ModeMonitor

Monitor that records amplitudes from modal decomposition of fields on plane.

Name

name: Unique name for monitor.

Required field

Size and Position

Specification of the monitor size and position.

Center + size

Object definition through a center position and size.

center: Center of the object in x, y, and z-directions.

Type: floating-point number

• Unit: m, μm (default), or nm
• Default: (0, 0, 0)

size: Size of the object in x, y, and z-directions.

Use Infinity to define a geometry extending to infinity in both directions along an axis.

Type: floating-point number

• Unit: m, μm (default), or nm
• Constraint: greater than or equal to 0
• Required field

Bounds

Object definition through minimum and maximum coordinate bounds.

min: Values of the x, y, and z coordinates defining the object lower corner.

Type: floating-point number

• Unit: m, μm (default), or nm
• Required field

max: Values of the x, y, and z coordinates defining the object upper corner.

Type: floating-point number

• Unit: m, μm (default), or nm
• Required field

Frequencies

Definition of the monitor wavelengths/frequencies.

Options:

• Wavelengths: Specify monitor wavelengths in units of m, μm (default), or nm.
• Frequencies: Specify monitor frequencies in units of Hz (default) or THz.

Default: Wavelengths

Enter wavelength/frequency range

Create an evenly spaced list of wavelength/frequency points between a minimum and a maximum value.

min: Minimum wavelength/frequency value.

• Required field Default: None

max: Maximum wavelength/frequency value.

• Required field Default: None

number of points: Number of wavelength/frequency points.

• Required field Default: None

Custom wavelength/frequency list

Create a custom list of wavelength/frequency points. Click the Edit list button to include, edit, or exclude wavelength/frequency values from the list.

Downsampling

interval_space: Number of grid step intervals between monitor recordings.

• If equal to 1, there will be no downsampling.
• If greater than 1, fields will be downsampled and automatically colocated.

Type: integer

• Unit: unitless
• Constraint: greater than 0
• Default: (1, 1, 1)

Mode Specification

mode_spec: Parameters to feed to mode solver which determine modes measured by monitor.

See: ModeSpec

Colocate Fields

colocate: Toggle whether fields should be colocated to grid cell boundaries (i.e. primal grid nodes).

Options:

• False: Fields will NOT be colocated to grid cell boundaries.
• True: Fields will be colocated to grid cell boundaries.

Default: True

Apodization

Sets parameters of (optional) apodization. Apodization applies a windowing function to the Fourier transform of the time-domain fields into frequency-domain ones, and can be used to truncate the beginning and/or end of the time signal, for example to eliminate the source pulse when studying the eigenmodes of a system.

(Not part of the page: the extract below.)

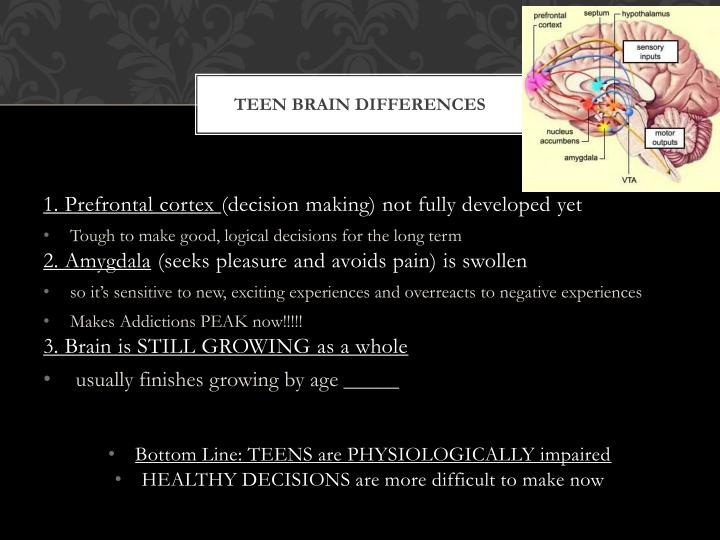 Teen brain Differences
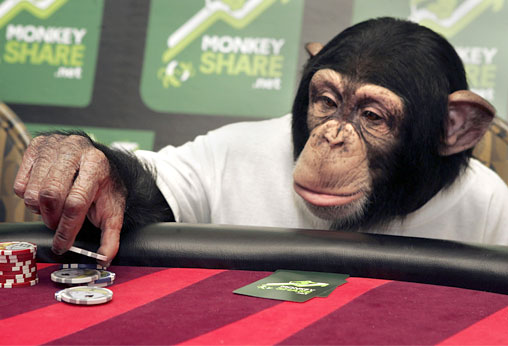 Cuddles the poker playing primate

Note: apodization affects the normalization of the frequency-domain fields.

start: Defines the time at which the start apodization ends.

Type: floating-point number

• Unit: s (default), ps, or fs
• Constraint: greater than or equal to 0

Default: None

end: Defines the time at which the end apodization begins.

Type: floating-point number

• Unit: s (default), ps, or fs
• Constraint: greater than or equal to 0

Default: None

width: Characteristic decay length of the apodization function.

Type: floating-point number

• Unit: s (default), ps, or fs
• Constraint: greater than or equal to 0

Default: None

Store Fields

store_fields_direction: When Store Fields = True, the mode field datasets are available in the simulation results. The mode propagation direction is selected using the Direction toggle.

Options:

• None (default): It means that Store Fields is unchecked and the mode fields datasets will NOT be available in simulation results.
• +: It means that Store Fields is checked and the mode fields datasets will be available in simulation results. The ModeSolver will calculate the + (Forward) propagating modes.
• -: It means that Store Fields is checked and the mode fields datasets will be available in simulation results. The ModeSolver will calculate the + (Backward) propagating modes.